■ Data shown:

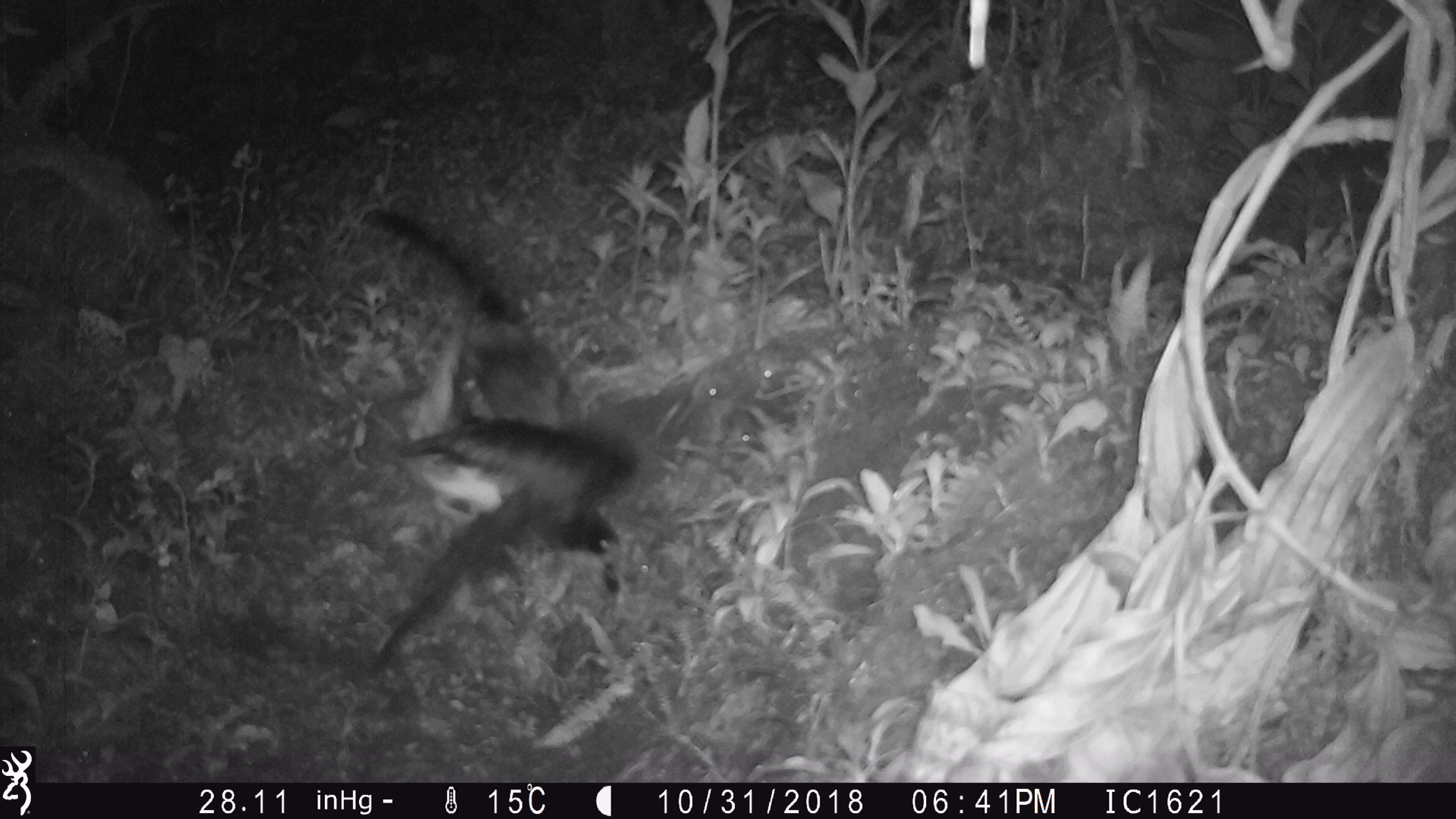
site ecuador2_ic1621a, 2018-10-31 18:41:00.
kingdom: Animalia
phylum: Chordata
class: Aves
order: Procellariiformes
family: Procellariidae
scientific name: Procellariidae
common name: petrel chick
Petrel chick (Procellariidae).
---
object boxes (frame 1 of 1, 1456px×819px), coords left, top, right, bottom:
--
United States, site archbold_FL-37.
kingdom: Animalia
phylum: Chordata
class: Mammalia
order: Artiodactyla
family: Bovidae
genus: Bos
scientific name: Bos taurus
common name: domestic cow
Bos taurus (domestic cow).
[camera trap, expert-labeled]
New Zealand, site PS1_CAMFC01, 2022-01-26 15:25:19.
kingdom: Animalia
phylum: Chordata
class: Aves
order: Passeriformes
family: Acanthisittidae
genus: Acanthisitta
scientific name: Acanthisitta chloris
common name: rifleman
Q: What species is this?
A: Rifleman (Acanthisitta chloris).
--
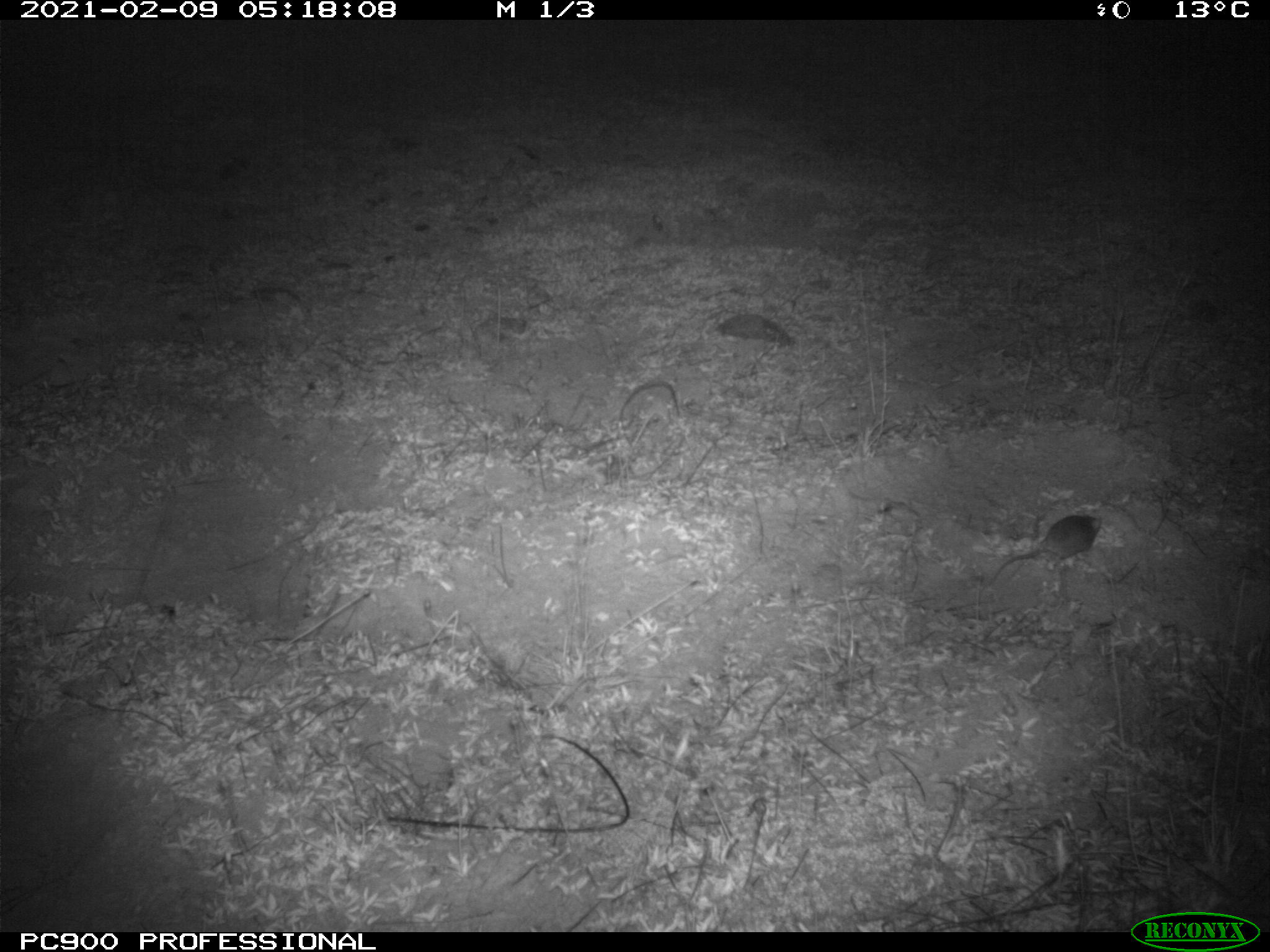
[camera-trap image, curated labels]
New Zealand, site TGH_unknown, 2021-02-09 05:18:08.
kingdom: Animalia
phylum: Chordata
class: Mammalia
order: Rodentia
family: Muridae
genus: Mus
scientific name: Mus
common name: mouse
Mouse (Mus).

■ The problem: Please give, as a single number with nothing added, the count of lines in the records that contain the word "camera".

■ Task result: 2